#### [Entries supplied]
━━━━━━━━━━━━━━━━━━━━━━━━━━━━━━

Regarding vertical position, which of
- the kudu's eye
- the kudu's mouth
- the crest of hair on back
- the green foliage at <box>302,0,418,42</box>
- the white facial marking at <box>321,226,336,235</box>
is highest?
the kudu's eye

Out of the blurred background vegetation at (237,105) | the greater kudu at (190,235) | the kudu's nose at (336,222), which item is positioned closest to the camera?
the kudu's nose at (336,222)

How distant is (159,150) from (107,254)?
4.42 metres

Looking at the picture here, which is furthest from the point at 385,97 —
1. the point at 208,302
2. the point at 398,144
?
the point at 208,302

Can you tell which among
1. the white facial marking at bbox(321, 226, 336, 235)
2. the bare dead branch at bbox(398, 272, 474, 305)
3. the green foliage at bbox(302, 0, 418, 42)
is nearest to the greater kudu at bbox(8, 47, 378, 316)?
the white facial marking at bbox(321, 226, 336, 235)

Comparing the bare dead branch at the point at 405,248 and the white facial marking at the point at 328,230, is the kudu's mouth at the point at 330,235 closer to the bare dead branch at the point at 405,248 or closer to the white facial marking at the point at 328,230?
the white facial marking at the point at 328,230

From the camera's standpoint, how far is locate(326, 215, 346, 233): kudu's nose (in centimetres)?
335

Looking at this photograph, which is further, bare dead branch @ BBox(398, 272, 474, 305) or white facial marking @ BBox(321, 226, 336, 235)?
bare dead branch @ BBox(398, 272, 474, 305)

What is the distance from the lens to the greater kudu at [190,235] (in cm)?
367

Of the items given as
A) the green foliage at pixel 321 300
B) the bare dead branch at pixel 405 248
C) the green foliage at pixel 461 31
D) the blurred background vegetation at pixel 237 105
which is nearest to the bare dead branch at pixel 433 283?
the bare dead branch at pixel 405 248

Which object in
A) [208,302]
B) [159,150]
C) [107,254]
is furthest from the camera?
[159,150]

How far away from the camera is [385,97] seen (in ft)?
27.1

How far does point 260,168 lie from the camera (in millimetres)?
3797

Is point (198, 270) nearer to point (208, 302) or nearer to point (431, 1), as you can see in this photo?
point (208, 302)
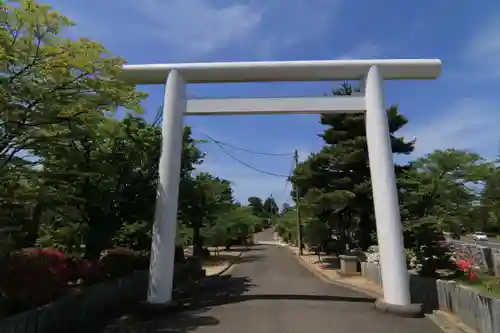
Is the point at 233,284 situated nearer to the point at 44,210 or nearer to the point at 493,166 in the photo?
the point at 44,210

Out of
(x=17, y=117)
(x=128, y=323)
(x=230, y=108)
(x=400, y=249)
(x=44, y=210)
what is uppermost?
(x=230, y=108)

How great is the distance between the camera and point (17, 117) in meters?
6.44

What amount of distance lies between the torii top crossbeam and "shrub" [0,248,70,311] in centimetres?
542

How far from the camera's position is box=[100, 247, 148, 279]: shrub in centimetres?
984

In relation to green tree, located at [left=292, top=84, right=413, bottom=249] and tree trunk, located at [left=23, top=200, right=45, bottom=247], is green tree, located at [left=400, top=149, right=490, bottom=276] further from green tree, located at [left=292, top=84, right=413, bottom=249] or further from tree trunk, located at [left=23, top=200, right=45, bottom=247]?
tree trunk, located at [left=23, top=200, right=45, bottom=247]

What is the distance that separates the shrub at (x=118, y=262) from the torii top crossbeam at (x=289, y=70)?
16.2 feet

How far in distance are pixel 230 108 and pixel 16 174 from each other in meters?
5.36

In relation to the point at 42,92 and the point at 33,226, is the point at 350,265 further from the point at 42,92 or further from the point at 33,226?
the point at 42,92

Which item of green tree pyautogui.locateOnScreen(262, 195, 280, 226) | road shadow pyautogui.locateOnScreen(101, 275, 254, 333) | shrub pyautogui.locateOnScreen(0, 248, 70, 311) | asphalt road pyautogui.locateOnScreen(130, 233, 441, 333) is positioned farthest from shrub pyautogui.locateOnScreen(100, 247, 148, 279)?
green tree pyautogui.locateOnScreen(262, 195, 280, 226)

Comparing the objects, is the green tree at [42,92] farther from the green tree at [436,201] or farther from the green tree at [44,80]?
the green tree at [436,201]

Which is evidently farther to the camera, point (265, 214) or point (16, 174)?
point (265, 214)

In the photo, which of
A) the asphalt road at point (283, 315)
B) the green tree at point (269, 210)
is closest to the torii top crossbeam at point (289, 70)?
the asphalt road at point (283, 315)

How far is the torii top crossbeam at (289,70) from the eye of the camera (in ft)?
33.2

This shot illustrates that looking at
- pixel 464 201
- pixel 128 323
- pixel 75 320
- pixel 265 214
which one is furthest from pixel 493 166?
pixel 265 214
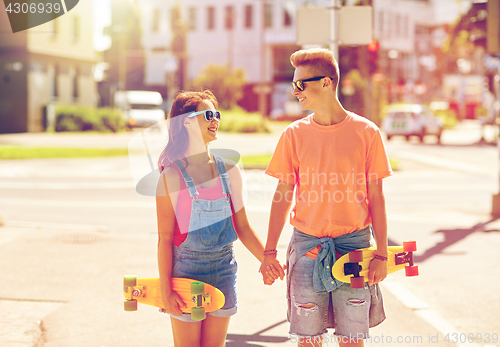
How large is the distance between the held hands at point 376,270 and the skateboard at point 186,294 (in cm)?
73

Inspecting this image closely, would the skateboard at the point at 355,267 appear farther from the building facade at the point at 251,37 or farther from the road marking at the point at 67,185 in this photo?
the building facade at the point at 251,37

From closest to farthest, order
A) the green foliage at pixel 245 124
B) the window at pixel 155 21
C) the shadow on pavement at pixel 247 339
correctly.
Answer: the shadow on pavement at pixel 247 339 < the green foliage at pixel 245 124 < the window at pixel 155 21

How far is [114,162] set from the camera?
2095cm

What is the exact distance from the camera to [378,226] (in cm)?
326

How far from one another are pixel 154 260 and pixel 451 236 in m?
4.20

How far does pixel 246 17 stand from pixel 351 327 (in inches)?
2513

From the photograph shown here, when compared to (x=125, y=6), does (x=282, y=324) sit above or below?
below

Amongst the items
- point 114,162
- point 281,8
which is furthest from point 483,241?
point 281,8

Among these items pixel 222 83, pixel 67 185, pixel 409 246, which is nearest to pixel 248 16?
pixel 222 83

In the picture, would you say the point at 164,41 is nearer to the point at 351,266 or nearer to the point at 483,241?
the point at 483,241

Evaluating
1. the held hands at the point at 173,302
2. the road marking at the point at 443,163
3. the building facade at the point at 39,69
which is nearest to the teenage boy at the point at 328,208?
the held hands at the point at 173,302

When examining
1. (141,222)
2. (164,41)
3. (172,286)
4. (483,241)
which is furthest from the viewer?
(164,41)

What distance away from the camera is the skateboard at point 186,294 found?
307 centimetres

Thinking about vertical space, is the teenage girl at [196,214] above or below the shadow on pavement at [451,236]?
above
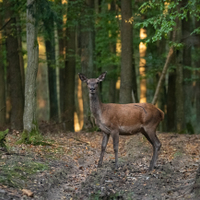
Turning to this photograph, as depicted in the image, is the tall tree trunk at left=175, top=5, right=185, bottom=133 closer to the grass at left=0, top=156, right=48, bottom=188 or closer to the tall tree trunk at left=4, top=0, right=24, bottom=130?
the tall tree trunk at left=4, top=0, right=24, bottom=130

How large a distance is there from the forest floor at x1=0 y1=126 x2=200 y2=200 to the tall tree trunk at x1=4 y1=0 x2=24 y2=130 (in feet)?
15.1

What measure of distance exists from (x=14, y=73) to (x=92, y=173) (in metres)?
9.54

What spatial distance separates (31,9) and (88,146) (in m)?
5.39

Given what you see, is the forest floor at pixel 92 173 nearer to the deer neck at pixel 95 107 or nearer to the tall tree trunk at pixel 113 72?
the deer neck at pixel 95 107

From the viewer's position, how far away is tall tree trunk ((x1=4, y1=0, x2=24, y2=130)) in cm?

━━━━━━━━━━━━━━━━━━━━━━━━━━━━━━

In the lines starting at the one containing "When examining" and ending at the end of the records, replace "forest floor" with "woodland floor" and reproduce those lines with nothing else changed. Leave the pictures out of the answer.

#### [Result of this task]
When examining
1. (141,222)
2. (164,41)
3. (172,286)
4. (483,241)
which is furthest from the viewer?
(164,41)

What distance away from the camera is the skateboard at point 186,294 found?
307 centimetres

Thinking about vertical space, is the teenage girl at [196,214] above or below the shadow on pavement at [451,236]?
above
Turning to this photograph, as depicted in the image, is the tall tree trunk at left=175, top=5, right=185, bottom=133 closer to the grass at left=0, top=156, right=48, bottom=188 or closer to the tall tree trunk at left=4, top=0, right=24, bottom=130?
the tall tree trunk at left=4, top=0, right=24, bottom=130

How large a distance is there from the woodland floor at x1=0 y1=126 x2=200 y2=200 to the tall tree trunk at x1=4 y1=0 x2=24 y2=130 (in feet)?
15.1

What measure of distance exists from (x=14, y=73) to (x=92, y=173) (in metres)?
9.54

What spatial distance separates (31,9) and (88,146) (in m)?
5.39

Given what you see, is the woodland floor at pixel 92 173 nearer to the deer neck at pixel 95 107 or nearer to the tall tree trunk at pixel 113 72?
the deer neck at pixel 95 107

From the viewer's position, how far away is tall tree trunk ((x1=4, y1=0, x2=24, y2=130)) in cm?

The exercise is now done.